====== Texto mostrado

Tal como funciona el tráfico, no sobra ese emparentamiento
entre la conducción de vehículos y la muerte.
Se ha vuelto a disparar la cifra de muertos en las carreteras
españolas, y es de temer que esa negra estadística suba algún peldaño más
durante el próximo puente de la
Virgen de Agosto.
Coincide esto con la entrada en vigor de nuevas normas de
circulación que incrementan de manera considerable el castigo de determinadas
infracciones.
Cabe criticar tanto esas normas como el espíritu que las inspira.
Es rechazable, en primer término, la hipocresía en que se basan.
De un lado, las autoridades fomentan los desplazamientos en vehículos
particulares, no esforzándose en convertir el transporte público en una
alternativa real (*) y facilitando de diversos modos la expansión de la
industria del automóvil. Del otro, autorizan la fabricación y la impúdica
exhibición publicitaria de vehículos que alcanzan velocidades que exceden en
muchísimo los límites autorizados (que incluso pueden correr al doble de la
velocidad máxima permitida). Y luego se echan las manos a la cabeza ante las
consecuencias de lo que ellas mismas han contribuido a provocar.

============

# Tarea a:
Reproduce sin ningún cambio las entradas de más abajo que van desde la línea que contiene "Bán biệt thự" hasta la línea que contiene "John Deere 6R 185 - Tracteur agricole: photos 3 John", ambas incluidas.

====== Datos a procesar

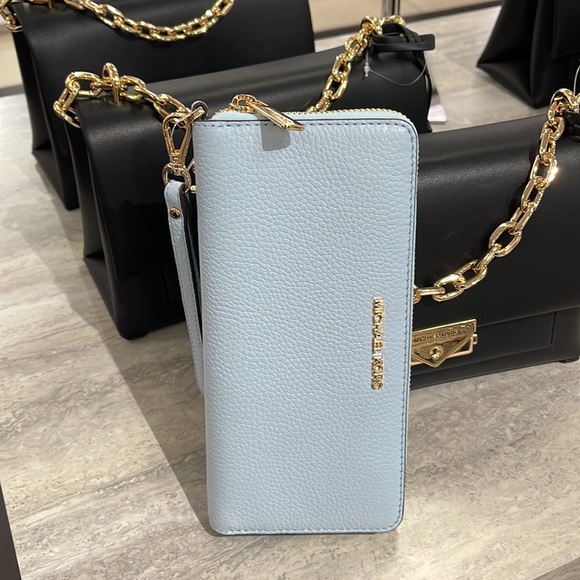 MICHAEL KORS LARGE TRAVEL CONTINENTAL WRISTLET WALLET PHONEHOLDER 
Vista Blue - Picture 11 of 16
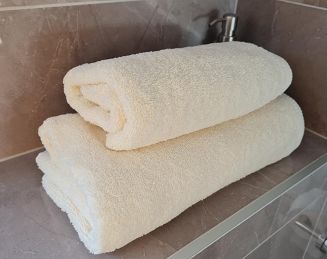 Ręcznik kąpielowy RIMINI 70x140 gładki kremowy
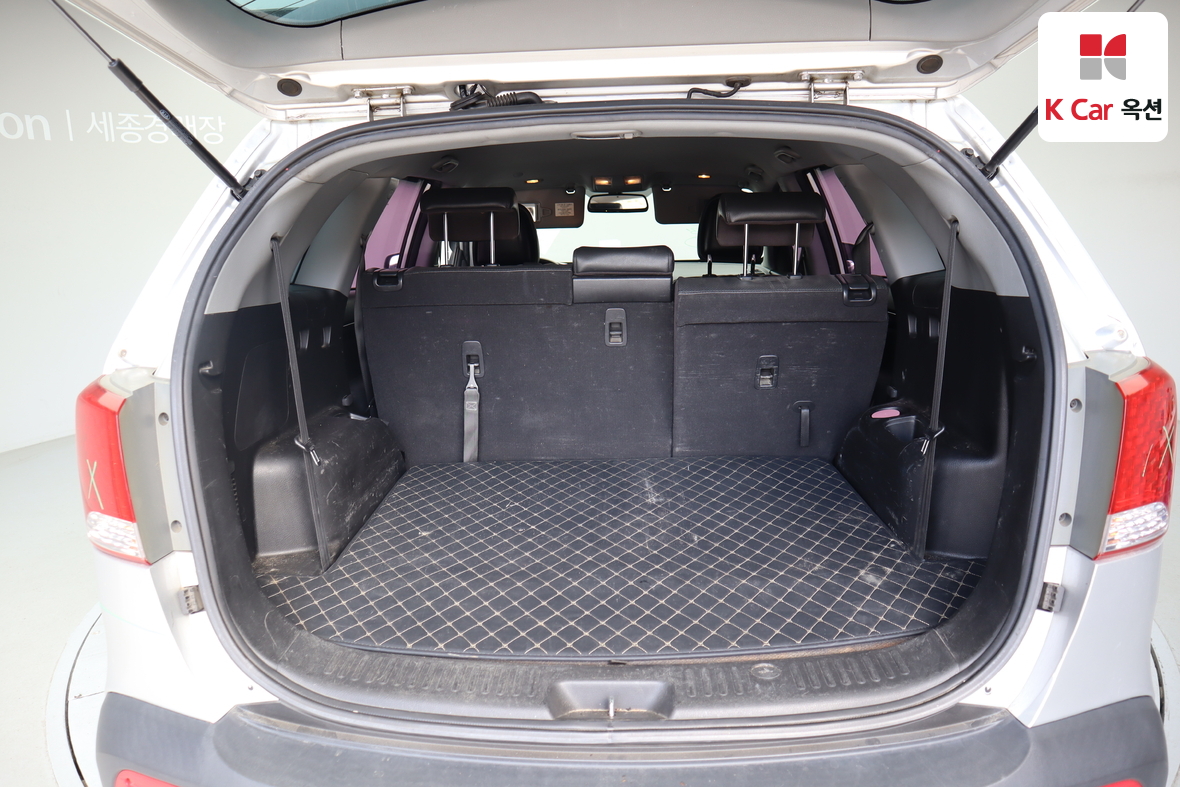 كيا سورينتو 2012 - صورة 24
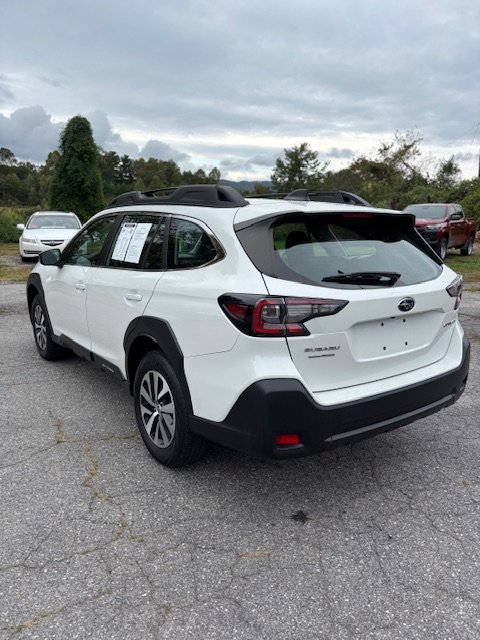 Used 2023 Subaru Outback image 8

============
====== Datos a procesar

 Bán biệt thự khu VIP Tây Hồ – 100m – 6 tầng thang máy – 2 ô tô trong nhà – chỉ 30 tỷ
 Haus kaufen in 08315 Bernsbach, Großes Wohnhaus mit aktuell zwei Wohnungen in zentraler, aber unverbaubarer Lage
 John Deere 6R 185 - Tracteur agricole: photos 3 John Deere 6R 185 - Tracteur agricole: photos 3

============

# Tarea b:
Devuelve tal cual el fragmento del texto sobre las muertes en carretera que empieza en "Se ha vuelto" y sigue hasta "que se basan.".

# Solución a:
 Bán biệt thự khu VIP Tây Hồ – 100m – 6 tầng thang máy – 2 ô tô trong nhà – chỉ 30 tỷ
 Haus kaufen in 08315 Bernsbach, Großes Wohnhaus mit aktuell zwei Wohnungen in zentraler, aber unverbaubarer Lage
 John Deere 6R 185 - Tracteur agricole: photos 3 John Deere 6R 185 - Tracteur agricole: photos 3

# Solución b:
Se ha vuelto a disparar la cifra de muertos en las carreteras
españolas, y es de temer que esa negra estadística suba algún peldaño más
durante el próximo puente de la
Virgen de Agosto.
Coincide esto con la entrada en vigor de nuevas normas de
circulación que incrementan de manera considerable el castigo de determinadas
infracciones.
Cabe criticar tanto esas normas como el espíritu que las inspira.
Es rechazable, en primer término, la hipocresía en que se basan.